Source : BUSINESS_STANDARD
Last Updated: Thu, Feb 06, 2014 21:34 hrs
Kiran Kumar Reddy accuses Congress of hastening Telangana bill for electoral gains

On Wednesday, Andhra Pradesh Chief Minister Nallari Kiran Kumar Reddy became the second Chief Minister, after Arvind Kejriwal of Delhi, to stage a public protest in the national capital.

If people found Kejriwal's protest unconventional, this one was a step ahead. Reddy was protesting a decision by his own party to split Andhra Pradesh to create Telangana. He has emerged as a rallying force for Congress politicians from coastal Andhra and Rayalaseema (collectively called Seemandhra).


The Congress Working Committee decided on July 30 last year to divide the state.

There is growing resentment in Seemandhra, especially among entrepreneurs, against the decision. Hyderabad, where most of them have their business base, will become a part of the would-be Telangana. Political leaders have drawn thousands on to the streets against the decision. And, it is Kiran (as the chief minister is popularly known) who has been riding this wave, by openly challenging the party's central leadership while continuing to stay in the office.

Ironically, it is widely perceived that but for the blessings of the party high command, Kiran, then 50, could not have become the state's chief minister in November 2010. His father, Amarnath Reddy, a staunch party loyalist, was a veteran minister.

A former Ranji Trophy (inter-state cricket) player, Kiran had been the legislative assembly Speaker when the Congress leadership had made K Rosaiah, a veteran and senior minister, the CM after Y S Rajasekhara Reddy died in a helicopter crash in September 2009.

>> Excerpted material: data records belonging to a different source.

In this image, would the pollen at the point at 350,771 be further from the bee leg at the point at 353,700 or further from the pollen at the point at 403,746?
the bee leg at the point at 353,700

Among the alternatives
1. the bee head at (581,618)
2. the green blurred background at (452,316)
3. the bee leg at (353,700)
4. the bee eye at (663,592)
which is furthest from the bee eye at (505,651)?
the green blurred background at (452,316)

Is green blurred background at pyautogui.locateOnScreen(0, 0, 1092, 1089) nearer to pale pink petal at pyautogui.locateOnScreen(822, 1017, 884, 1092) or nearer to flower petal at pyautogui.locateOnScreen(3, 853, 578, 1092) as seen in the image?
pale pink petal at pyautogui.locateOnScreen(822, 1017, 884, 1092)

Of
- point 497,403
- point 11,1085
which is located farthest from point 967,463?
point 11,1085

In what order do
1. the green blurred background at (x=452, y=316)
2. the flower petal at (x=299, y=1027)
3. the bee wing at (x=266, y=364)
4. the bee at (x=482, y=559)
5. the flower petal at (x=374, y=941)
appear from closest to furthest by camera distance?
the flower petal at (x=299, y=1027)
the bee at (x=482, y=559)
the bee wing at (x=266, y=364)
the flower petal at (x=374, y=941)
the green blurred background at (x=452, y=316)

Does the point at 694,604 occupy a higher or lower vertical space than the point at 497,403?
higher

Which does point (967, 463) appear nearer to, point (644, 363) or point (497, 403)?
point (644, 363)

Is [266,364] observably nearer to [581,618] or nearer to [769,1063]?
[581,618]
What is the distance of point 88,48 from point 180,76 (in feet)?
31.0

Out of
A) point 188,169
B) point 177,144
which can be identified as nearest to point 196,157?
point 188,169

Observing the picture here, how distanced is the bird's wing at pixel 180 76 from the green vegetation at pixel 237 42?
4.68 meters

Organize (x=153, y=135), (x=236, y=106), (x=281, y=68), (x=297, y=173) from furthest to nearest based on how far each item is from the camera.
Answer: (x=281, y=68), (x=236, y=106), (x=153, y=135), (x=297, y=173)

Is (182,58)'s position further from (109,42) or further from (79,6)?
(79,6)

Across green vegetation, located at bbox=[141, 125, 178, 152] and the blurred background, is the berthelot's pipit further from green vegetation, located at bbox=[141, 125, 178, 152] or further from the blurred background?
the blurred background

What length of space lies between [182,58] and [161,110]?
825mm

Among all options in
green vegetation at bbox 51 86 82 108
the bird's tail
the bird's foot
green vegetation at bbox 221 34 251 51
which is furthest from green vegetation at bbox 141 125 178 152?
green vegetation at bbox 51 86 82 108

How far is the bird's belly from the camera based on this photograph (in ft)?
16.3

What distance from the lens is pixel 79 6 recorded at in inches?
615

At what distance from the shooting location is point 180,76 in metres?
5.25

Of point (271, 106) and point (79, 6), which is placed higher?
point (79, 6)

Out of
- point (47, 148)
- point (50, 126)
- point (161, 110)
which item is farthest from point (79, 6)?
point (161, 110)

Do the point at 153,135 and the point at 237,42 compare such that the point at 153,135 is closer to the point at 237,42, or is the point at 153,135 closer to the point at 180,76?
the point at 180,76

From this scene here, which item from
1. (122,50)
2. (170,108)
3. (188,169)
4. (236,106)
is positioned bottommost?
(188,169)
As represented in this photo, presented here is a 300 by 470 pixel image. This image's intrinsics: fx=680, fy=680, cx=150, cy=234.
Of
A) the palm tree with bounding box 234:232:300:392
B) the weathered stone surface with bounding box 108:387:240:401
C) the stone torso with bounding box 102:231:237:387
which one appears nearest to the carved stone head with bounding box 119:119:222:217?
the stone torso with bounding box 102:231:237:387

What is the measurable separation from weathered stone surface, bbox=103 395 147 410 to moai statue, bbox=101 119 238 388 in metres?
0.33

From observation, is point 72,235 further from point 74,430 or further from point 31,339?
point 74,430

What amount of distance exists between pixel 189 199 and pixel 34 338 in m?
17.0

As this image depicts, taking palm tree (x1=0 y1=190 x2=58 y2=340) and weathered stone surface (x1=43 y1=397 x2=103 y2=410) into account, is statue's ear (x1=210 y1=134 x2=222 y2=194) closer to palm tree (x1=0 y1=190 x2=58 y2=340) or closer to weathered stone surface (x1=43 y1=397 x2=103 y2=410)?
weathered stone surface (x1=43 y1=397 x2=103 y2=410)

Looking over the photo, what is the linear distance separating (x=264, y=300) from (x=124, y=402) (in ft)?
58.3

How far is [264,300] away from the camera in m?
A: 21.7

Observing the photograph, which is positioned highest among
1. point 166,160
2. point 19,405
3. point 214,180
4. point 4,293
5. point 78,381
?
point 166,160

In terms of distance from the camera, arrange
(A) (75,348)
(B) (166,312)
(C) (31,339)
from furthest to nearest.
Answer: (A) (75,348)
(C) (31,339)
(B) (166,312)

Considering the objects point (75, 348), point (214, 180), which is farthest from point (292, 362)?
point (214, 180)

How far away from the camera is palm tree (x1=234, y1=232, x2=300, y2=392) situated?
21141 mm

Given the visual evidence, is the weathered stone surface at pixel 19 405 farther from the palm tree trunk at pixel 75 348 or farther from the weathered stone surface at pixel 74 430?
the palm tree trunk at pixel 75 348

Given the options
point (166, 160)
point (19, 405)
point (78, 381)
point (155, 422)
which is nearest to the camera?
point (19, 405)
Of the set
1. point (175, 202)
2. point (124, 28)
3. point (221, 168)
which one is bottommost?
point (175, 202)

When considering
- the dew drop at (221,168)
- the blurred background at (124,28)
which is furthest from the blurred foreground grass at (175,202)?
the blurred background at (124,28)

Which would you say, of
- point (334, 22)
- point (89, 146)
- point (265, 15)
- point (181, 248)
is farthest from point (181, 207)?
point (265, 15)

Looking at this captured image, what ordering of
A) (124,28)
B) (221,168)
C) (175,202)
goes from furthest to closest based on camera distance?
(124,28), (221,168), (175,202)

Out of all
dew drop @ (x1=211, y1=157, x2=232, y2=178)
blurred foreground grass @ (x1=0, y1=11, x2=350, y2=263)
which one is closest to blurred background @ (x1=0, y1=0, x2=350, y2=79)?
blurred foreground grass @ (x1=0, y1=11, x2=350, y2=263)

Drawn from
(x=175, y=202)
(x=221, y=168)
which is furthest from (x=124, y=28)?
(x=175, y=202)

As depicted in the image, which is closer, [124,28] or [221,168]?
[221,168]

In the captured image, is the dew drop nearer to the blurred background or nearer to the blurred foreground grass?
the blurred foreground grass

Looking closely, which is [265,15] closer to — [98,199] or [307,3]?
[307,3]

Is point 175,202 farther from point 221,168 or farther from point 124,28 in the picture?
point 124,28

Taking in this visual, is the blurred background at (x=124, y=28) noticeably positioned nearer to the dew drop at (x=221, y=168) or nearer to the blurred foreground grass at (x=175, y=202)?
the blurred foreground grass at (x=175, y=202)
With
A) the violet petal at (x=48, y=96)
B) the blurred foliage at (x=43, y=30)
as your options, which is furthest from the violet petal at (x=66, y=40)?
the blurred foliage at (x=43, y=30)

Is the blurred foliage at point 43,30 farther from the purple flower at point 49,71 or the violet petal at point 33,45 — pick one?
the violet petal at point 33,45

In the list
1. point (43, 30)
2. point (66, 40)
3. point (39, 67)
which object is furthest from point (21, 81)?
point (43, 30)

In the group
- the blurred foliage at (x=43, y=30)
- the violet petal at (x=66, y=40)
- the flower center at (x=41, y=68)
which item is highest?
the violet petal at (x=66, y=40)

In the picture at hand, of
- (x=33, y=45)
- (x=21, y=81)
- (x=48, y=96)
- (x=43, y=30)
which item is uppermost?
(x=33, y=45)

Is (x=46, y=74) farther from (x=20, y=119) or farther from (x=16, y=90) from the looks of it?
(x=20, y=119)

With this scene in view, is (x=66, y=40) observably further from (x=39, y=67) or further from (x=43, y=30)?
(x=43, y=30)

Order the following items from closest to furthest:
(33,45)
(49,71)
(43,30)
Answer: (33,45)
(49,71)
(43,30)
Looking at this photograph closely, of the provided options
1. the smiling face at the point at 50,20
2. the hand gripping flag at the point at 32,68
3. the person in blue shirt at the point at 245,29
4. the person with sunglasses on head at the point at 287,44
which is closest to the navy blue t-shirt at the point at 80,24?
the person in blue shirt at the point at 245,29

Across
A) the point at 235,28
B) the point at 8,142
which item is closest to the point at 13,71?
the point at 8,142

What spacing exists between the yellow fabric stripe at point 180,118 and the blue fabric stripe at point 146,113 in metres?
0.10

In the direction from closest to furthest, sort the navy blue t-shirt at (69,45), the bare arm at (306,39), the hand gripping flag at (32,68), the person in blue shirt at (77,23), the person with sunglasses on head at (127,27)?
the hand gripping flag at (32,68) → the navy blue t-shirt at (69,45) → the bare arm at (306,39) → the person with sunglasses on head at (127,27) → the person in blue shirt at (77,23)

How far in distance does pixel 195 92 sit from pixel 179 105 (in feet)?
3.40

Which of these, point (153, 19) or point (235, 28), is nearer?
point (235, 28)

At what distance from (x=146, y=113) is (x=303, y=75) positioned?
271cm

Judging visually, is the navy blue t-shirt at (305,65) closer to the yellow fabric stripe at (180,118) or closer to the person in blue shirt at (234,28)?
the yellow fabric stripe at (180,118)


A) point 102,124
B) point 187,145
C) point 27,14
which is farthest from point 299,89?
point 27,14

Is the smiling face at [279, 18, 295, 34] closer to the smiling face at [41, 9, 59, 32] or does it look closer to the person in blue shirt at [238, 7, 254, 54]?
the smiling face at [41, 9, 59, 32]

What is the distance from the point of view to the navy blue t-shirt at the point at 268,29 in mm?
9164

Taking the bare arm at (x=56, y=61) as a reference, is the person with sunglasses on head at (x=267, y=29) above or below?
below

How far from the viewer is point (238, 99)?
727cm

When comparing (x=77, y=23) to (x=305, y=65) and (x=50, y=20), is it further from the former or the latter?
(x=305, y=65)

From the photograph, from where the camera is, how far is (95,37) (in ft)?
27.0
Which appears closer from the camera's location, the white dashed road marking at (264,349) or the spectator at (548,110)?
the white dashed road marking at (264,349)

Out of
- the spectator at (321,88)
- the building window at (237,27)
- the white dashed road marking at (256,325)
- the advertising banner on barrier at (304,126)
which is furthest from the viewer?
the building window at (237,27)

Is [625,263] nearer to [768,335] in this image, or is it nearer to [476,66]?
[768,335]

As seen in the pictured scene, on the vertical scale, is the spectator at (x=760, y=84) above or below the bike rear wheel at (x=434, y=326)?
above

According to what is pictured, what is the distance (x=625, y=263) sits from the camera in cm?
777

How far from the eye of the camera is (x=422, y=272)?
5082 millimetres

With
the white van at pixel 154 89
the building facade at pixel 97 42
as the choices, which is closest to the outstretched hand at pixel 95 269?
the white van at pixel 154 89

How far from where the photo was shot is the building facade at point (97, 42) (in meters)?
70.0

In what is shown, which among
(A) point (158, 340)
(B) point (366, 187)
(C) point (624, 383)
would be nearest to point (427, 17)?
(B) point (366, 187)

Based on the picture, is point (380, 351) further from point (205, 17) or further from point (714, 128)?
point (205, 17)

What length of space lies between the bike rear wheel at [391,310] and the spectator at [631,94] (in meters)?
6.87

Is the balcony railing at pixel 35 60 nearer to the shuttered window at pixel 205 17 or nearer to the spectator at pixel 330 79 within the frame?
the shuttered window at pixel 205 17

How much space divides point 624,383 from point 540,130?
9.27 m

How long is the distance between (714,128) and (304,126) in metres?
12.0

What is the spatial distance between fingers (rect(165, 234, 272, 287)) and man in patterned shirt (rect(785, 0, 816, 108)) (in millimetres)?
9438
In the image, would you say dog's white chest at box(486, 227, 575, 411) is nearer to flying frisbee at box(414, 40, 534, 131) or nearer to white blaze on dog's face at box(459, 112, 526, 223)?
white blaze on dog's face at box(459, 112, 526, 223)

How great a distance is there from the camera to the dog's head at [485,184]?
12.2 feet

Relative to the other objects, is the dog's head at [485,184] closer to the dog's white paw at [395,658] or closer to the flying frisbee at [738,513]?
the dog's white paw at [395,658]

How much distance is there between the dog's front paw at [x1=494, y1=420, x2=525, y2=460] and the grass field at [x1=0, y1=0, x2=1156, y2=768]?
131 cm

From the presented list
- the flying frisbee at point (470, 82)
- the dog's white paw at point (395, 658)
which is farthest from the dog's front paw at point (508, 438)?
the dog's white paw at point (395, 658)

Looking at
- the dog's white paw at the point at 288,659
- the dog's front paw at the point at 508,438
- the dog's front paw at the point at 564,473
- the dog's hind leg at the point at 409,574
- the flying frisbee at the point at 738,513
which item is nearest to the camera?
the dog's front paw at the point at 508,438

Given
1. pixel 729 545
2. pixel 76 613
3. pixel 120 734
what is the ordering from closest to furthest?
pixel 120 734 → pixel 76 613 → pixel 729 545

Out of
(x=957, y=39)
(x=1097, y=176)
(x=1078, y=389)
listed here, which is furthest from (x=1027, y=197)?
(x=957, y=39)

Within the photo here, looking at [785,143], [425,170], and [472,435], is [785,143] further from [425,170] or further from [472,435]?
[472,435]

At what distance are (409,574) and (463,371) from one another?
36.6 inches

As Rosaiah faltered, amid challenges arising from the Telangana statehood movement on one side and a defiant Y S Jagan Mohan Reddy (Jagan), YSR's son, on the other, Kiran silently started making his rounds to Delhi to present himself as the right choice for the post, say insiders.

The central leaders also seemed in search of a candidate to contain Jagan's growing popularity. It was felt Kiran, who hails from Chittoor district in Rayalaseema, would be able to checkmate Jagan, whose family belongs to the same region. Also, both belong to the same dominant Reddy caste.

However, Kiran failed to stop successive victories of the YSR Congress, floated by Jagan, in a series of by-elections to the Assembly.

When subsequent developments pointed to the threat of a complete rout for the Congress in Andhra Pradesh, the issue of Telangana came handy for the central leaders to restrict Jagan's influence to Seemandhra, while keeping its hopes of survival alive in Telangana. Also, Kiran's ratings in Seemandhra started growing after Jagan's image as a fighter and challenger took a beating when he was released on bail - there was strong suspicion that he had struck a deal with the Congress for it.

To be sure, Jagan was released a month before the CWC decision on Telangana. The Central Bureau of Investigation, which is probing his case, filed a memo hours before the grant of bail to inform the trial court that there was no further investigation pending against him.

On the other hand, surveys done by the Congress revealed the Centre's decision to go ahead with the creation of Telangana would wipe out the party in the general elections in the Seemandhra region.

A major chunk of the traditional Congress vote bank would shift to Jagan's party and make the elections a one-sided contest. Against this backdrop, Kiran's defiance seems to be working well for the Congress in Seemandhra, a reason sufficient for party leaders to keep silent, though he has openly criticised them and staged a dharna at Jantar Mantar in New Delhi.